Approval for this study was obtained from the Research Ethics Committee of the Faculty of Health Sciences, University of Pretoria (Ref. number 42/2012). AML patients were recruited via the National Health Laboratory Service (NHLS) at the Universities of Pretoria and the Witwatersrand and from private pathology groups including Ampath Laboratories and Vermaak and Partners Pathologists. Only adult patients diagnosed with de novo AML, based on a blast count of >20%, were included.

2.2. RNA Isolation

The samples were received at the Institute for Cellular and Molecular Medicine (ICMM) laboratory at the University of Pretoria, where RNA was isolated within 48 hours of sample collection. Mononuclear cells were first separated using Ficoll histopaque (Sigma-Aldrich), after which RNA was isolated using the Qiagen RNAeasy kit according to the manufacturer’s protocol. The quantity of RNA was checked using a Nanodrop spectrophotometer and RNA integrity analysed on Agilent’s TapeStation 2200 before continuing further with the assay. Analysis of 16S and 28S RNA peaks was checked using an RNA Integrity Number (RIN) value. Only samples with a RIN value above 7 were selected for the AMLprofiler procedure.

2.3. AMLprofiler Assay

The AMLprofiler assay includes different experimental steps that follow in a sequential order and that span over a period of 3 days (Figure 1). This assay was performed according to the manufacturer’s protocol. Briefly, the initial step involves synthesis of cDNA from RNA in a two-step reaction that includes first strand and second strand synthesis. The third reaction is an in vitro transcription reaction where biotinylated complimentary RNA (cRNA) is synthesized. The cRNA is then purified using magnetic bead separation and analysed using the Agilent TapeStation 2200 to assess for quality and integrity before proceeding to a fragmentation reaction. The cRNA is then fragmented, and the quality was checked again. The final step of the process is the hybridization reaction, where the fragmented cRNA is loaded onto the AMLprofiler microarray and hybridized for 16-17 hours.

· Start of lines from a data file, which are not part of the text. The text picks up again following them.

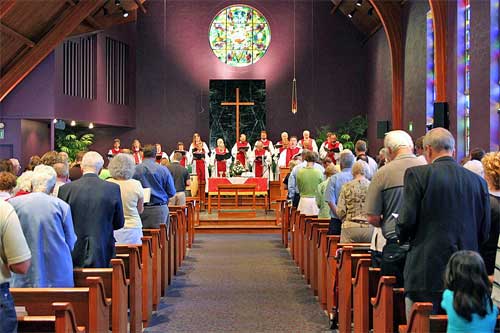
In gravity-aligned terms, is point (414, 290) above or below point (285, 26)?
below

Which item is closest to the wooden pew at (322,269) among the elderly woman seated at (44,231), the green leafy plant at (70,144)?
the elderly woman seated at (44,231)

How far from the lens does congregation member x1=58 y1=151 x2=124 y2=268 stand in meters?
5.37

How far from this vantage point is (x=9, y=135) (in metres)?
17.5

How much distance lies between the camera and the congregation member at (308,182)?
988cm

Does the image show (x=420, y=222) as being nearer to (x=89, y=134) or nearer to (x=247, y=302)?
(x=247, y=302)

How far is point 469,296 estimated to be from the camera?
3.02 metres

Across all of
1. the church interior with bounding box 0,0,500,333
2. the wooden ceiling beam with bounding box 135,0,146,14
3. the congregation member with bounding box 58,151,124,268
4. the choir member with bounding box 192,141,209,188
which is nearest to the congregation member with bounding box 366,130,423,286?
the church interior with bounding box 0,0,500,333

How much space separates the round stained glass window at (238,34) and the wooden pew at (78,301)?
59.8 ft

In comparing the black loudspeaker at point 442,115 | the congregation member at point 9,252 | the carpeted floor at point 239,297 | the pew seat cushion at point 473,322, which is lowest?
the carpeted floor at point 239,297

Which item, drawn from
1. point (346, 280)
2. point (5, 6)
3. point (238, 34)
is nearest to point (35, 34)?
point (5, 6)

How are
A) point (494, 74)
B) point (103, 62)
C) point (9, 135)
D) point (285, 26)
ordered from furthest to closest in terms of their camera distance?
point (285, 26), point (103, 62), point (9, 135), point (494, 74)

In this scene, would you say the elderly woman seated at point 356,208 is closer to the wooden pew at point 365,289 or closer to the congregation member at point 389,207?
the wooden pew at point 365,289

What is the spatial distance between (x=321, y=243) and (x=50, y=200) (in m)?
3.27

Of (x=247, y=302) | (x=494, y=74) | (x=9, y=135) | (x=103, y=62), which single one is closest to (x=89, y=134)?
(x=103, y=62)
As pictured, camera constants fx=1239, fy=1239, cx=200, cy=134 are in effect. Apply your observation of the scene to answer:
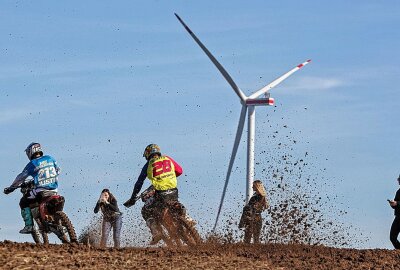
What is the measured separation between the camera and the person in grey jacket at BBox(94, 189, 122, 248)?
90.3ft

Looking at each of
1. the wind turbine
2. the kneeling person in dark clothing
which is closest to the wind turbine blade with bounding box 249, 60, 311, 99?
the wind turbine

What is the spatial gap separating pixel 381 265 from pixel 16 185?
7.76m

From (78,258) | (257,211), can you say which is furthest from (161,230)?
(78,258)

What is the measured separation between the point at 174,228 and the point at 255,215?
291cm

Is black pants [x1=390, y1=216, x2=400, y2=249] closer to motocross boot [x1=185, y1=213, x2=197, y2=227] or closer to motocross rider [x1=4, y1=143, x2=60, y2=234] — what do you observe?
motocross boot [x1=185, y1=213, x2=197, y2=227]

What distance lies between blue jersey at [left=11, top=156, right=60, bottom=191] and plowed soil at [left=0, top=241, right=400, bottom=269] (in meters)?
2.42

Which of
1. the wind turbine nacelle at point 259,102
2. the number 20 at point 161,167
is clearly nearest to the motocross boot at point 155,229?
the number 20 at point 161,167

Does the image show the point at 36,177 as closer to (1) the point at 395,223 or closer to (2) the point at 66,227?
(2) the point at 66,227

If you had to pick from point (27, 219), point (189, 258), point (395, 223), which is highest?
point (27, 219)

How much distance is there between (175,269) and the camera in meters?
20.7

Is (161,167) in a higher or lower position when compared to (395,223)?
higher

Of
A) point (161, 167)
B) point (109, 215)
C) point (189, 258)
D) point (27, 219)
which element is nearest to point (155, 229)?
point (161, 167)

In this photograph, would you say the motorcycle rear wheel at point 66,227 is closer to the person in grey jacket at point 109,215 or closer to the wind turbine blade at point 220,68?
the person in grey jacket at point 109,215

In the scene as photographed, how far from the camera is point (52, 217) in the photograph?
25.5 m
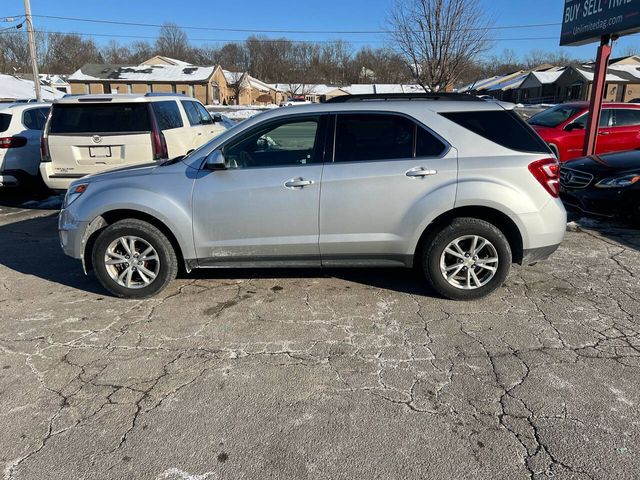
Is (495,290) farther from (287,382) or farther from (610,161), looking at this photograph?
(610,161)

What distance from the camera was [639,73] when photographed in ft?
161

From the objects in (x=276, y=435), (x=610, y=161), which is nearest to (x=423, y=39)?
(x=610, y=161)

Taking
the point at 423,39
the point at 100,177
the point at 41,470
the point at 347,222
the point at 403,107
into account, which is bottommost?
the point at 41,470

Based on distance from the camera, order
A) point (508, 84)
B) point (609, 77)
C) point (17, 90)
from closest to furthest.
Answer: point (17, 90) < point (609, 77) < point (508, 84)

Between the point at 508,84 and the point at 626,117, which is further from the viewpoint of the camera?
the point at 508,84

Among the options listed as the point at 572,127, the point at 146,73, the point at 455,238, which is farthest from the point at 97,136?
the point at 146,73

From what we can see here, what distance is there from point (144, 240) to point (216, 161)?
3.32 ft

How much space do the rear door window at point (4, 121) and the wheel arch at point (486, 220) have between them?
8337 mm

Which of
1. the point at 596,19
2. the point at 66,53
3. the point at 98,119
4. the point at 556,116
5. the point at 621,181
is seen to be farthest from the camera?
the point at 66,53

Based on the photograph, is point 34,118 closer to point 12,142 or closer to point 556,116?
point 12,142

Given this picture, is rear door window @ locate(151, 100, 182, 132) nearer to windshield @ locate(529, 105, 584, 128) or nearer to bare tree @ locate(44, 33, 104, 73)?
windshield @ locate(529, 105, 584, 128)

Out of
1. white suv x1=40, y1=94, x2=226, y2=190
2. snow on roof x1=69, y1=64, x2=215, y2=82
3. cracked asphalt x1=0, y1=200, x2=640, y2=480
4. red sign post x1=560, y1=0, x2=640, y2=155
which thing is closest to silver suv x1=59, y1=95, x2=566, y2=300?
cracked asphalt x1=0, y1=200, x2=640, y2=480

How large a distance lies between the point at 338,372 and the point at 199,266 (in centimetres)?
187

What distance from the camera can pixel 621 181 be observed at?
657 centimetres
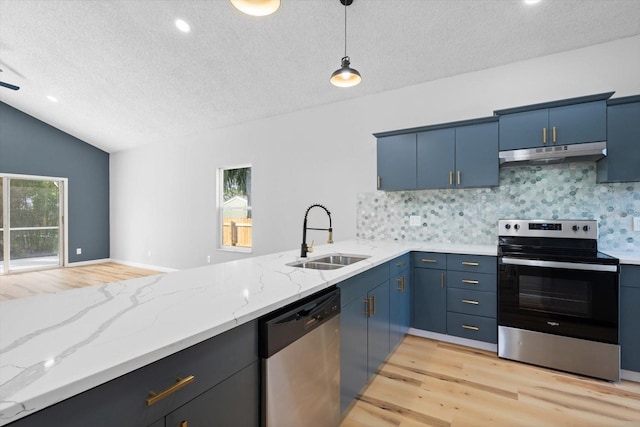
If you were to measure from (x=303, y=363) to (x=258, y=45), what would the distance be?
10.7ft

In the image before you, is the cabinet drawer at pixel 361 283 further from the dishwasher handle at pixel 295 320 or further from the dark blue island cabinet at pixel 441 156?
the dark blue island cabinet at pixel 441 156

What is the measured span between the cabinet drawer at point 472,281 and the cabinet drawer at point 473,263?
0.13 feet

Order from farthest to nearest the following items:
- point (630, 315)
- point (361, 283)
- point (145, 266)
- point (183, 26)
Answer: point (145, 266), point (183, 26), point (630, 315), point (361, 283)

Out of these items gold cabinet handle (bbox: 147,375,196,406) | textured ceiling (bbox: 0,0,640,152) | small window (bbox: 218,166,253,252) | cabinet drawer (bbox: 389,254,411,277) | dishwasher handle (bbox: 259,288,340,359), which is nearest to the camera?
gold cabinet handle (bbox: 147,375,196,406)

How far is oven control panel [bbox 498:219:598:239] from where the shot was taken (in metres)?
2.54

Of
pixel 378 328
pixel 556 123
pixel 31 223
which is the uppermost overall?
pixel 556 123

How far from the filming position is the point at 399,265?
2.68 m

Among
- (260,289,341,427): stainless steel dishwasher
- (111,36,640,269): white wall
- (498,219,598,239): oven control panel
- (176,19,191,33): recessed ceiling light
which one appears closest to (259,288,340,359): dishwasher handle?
(260,289,341,427): stainless steel dishwasher

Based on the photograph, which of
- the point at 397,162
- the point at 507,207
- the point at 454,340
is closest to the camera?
the point at 454,340

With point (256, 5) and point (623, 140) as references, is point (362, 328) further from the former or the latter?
point (623, 140)

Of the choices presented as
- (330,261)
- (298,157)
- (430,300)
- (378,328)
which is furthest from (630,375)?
(298,157)

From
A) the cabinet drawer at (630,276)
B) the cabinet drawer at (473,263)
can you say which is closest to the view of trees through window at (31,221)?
the cabinet drawer at (473,263)

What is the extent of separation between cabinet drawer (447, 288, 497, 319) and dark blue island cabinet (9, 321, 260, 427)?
2.26 meters

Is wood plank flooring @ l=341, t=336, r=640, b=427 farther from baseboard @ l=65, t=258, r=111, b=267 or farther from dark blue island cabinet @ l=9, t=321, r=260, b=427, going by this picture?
baseboard @ l=65, t=258, r=111, b=267
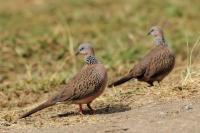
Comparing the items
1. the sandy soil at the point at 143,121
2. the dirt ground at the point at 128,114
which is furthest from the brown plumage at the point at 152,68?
the sandy soil at the point at 143,121

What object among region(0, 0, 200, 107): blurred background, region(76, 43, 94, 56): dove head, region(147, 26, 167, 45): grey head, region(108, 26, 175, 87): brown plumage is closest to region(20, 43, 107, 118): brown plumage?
region(76, 43, 94, 56): dove head

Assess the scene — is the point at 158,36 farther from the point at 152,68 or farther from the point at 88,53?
the point at 88,53

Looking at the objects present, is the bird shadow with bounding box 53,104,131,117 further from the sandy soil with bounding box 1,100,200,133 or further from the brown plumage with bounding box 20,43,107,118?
the brown plumage with bounding box 20,43,107,118

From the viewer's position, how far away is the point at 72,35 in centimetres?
1436

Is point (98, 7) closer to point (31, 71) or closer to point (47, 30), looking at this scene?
point (47, 30)

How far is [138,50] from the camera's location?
13.1m

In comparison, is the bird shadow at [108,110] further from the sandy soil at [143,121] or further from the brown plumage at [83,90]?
the brown plumage at [83,90]

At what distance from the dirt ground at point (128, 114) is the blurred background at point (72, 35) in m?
1.25

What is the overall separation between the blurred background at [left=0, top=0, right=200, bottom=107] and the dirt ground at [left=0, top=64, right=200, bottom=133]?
4.09 feet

Figure 1: An overview of the AMLprofiler assay. The day to day process flow involved in the AMLprofiler microarray analysis with specific stop points and storage conditions.
2.4. Data Analysis and Reporting

Following overnight hybridization, the AMLprofiler microarray was washed, stained, and scanned. After scanning, the data was transferred through a secured centralized server to SkylineDx, The Netherlands, for analysis, and a report was received in the ICMM laboratory within 15–20 minutes.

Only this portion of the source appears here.